Understanding which type of funding suits you best starts with knowing what fees come with it, which can also help you avoid potential risks, disputes and even legal troubles.

What can I expect from eBay Seller Capital funding options?

If you’re an online seller, you may benefit from the eBay Seller Capital programme, which can be easier to navigate thanks to its transparent, streamlined application process. eBay Seller Capital connects you with trusted lenders best equipped to meet the needs of eBay sellers.

If you take out a Business Cash Advance, financed by YouLend, you won’t be charged for origination, late or early payment fees. There is only a one-off, pre-agreed fee based on the financing amount. The terms of financing, including applicable fees, are set by YouLend, and the details are outlined in your agreement. We recommend reviewing the terms and conditions of your financing agreement before agreeing.
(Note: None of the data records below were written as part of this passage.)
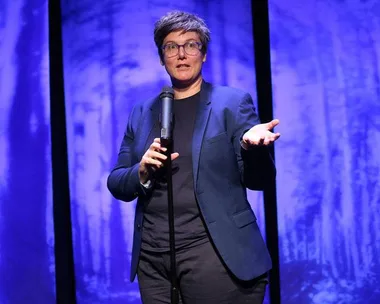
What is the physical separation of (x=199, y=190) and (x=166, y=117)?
0.85 ft

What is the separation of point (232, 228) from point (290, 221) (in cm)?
117

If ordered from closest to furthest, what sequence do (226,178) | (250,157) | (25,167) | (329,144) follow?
(250,157) < (226,178) < (329,144) < (25,167)

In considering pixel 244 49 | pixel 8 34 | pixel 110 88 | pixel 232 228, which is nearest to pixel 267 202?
pixel 244 49

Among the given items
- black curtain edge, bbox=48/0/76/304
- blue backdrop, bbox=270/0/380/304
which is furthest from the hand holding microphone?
black curtain edge, bbox=48/0/76/304

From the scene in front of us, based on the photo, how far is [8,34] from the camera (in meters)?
2.78

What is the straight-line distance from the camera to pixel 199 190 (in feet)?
5.06

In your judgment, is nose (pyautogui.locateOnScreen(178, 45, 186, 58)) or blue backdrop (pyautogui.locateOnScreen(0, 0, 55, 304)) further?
blue backdrop (pyautogui.locateOnScreen(0, 0, 55, 304))

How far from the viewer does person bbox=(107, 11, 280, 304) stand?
60.2 inches

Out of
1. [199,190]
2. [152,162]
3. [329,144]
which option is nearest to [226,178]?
[199,190]

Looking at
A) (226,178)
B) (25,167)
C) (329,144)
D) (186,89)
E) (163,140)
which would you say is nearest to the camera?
(163,140)

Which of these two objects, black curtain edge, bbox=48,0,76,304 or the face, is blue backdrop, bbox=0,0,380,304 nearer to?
black curtain edge, bbox=48,0,76,304

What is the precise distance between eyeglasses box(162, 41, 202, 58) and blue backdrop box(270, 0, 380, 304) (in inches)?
41.8

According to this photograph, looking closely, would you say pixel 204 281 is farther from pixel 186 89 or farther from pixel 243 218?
pixel 186 89

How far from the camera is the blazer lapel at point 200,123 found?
5.11ft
There are no interest rates—you will only be charged a single fixed fee, so you know exactly what you will pay up front. Payment terms are pre-agreed on a percentage of daily gross sales. This is determined during the application process and typically ranges from 10-30%.

There are never any late fees—if your repayment performance is below expectation, YouLend will arrange alternative payment options that are better suited to your business.

Make smarter funding decisions to help you grow

Whether you’re replenishing inventory, expanding your small business or simply trying to secure extra cash, knowing the details will help you choose the right financing methods with confidence. The more informed you are, the better your chances of making business decisions that strengthen your long-term growth.